Leonardo Busciglio in New York wanted the energy captured by the sun to do double duty. He took a tanker trailer and sliced it longitudinally in half to form a huge 4,000-gallon trough. (It should be noted that many types of tanker trailers, such as fuel and chemical, are not suitable for reuse. The tank, which must be big enough to keep the water from freezing, absorbs heat during the day and releases it back into the greenhouse at night. He also uses the tank to raise trout and tilapia. Busciglio discovered yet another benefit from the water tank; the ever-present humidity means his salad greens and watercress no longer need misting.
Busciglio, who used a SARE grant to add both solar and wind to his operation, operates a wood furnace about an hour per day during the coldest days to keep the water temperature optimal for the fish and, when necessary, to maintain temperatures in the greenhouse. He runs the fish waste through a bio-filter, which kills the algae, and then recycles the filtered water as plant fertilizer.

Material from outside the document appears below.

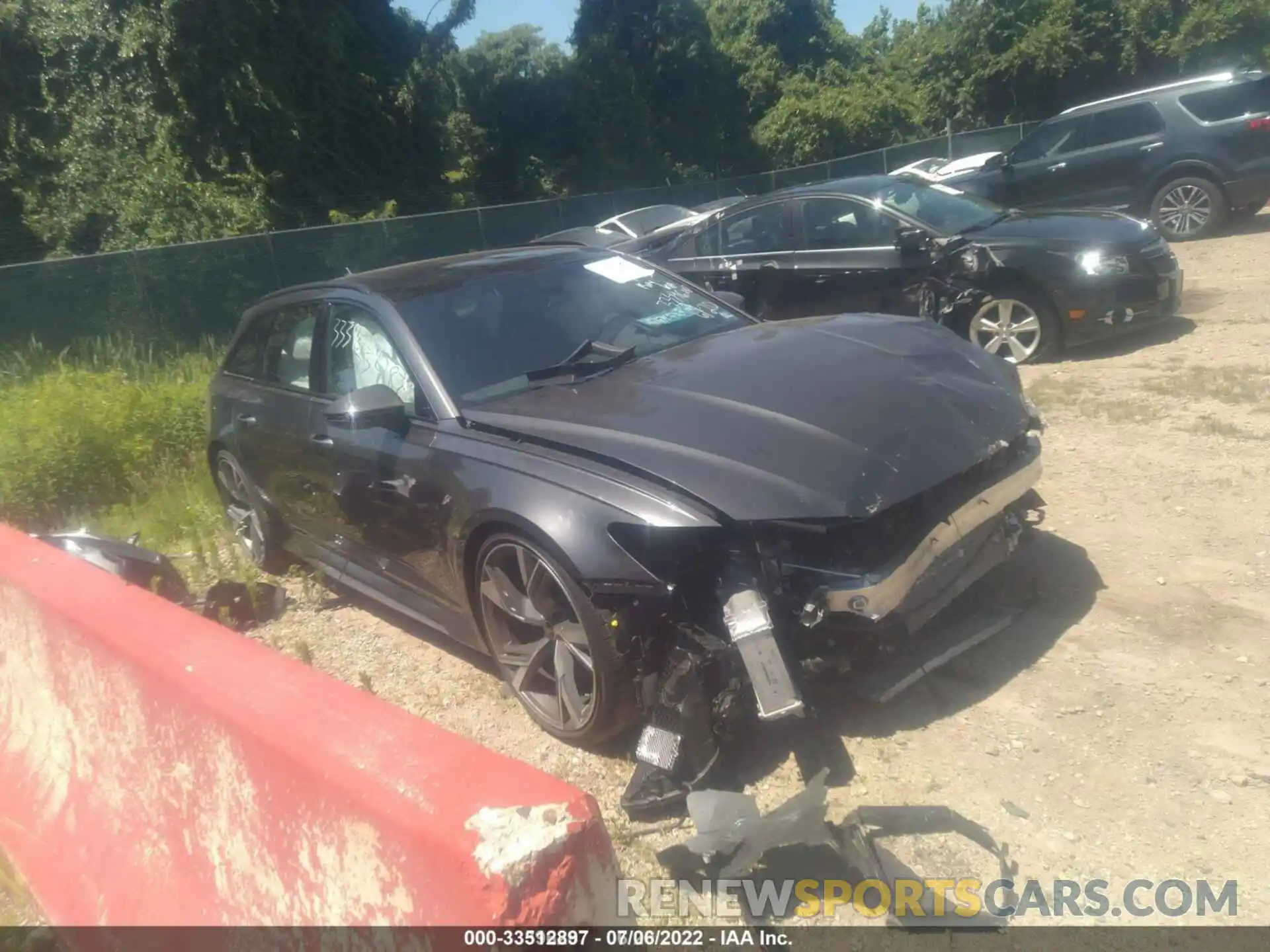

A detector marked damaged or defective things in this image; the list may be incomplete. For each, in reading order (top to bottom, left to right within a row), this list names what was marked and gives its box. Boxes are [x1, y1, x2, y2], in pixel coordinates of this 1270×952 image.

A significant portion of the energy used in agriculture comes from fertilizers, pesticides and other inputs that require significant energy to produce. Reducing the use of these materials, especially nitrogen fertilizer, is an effective way to cut back energy use on the farm. For example, substituting manure for a ton of nitrogen fertilizer saves 40,000 cubic feet of natural gas and can reduce fertilizer costs by $85 per acre.
Practices such as grazing livestock, decreasing tillage, cycling nutrients through manure and cover crops, and using rotations to control pests also reduce energy use while improving soil organic matter and decreasing soil erosion. Nutrient management plans, soil testing, banding fertilizers and pesticides, and precision agriculture similarly help reduce energy use.
Grazing systems can be good for the wallet, too. According to the Natural Resources Conservation Service (NRCS), producers can save about $11 per cow per month for each month the cow stays on pasture, thanks to reduced fertilizer and fuel costs.
Iowa State University animal scientist Mark Honeyman advocates "deep straw" systems for hogs as a cost and energy-saving measure. This system involves huts on pasture or deep bedding in hoop barns, or both. According to Honeyman, these systems are much less capital-intensive than confinement, and have several added efficiency benefits: Bedding compost inside the hoop structures provides natural heat; manure packs can be used as compost; and costly power fans for ventilating confinement buildings aren't needed with these smaller structures because window and door openings provide enough natural air flow.
According to USDA, switching from conventional tillage to no-till can save about 3.5 gallons of fuel per acre. No-till also means farmers can use smaller, more fuel-efficient tractors. Assuming diesel costs of $2 per gallon, a 70-horsepower tractor can run for about $6 per hour while a 150-horsepower tractor consumes slightly more than double that.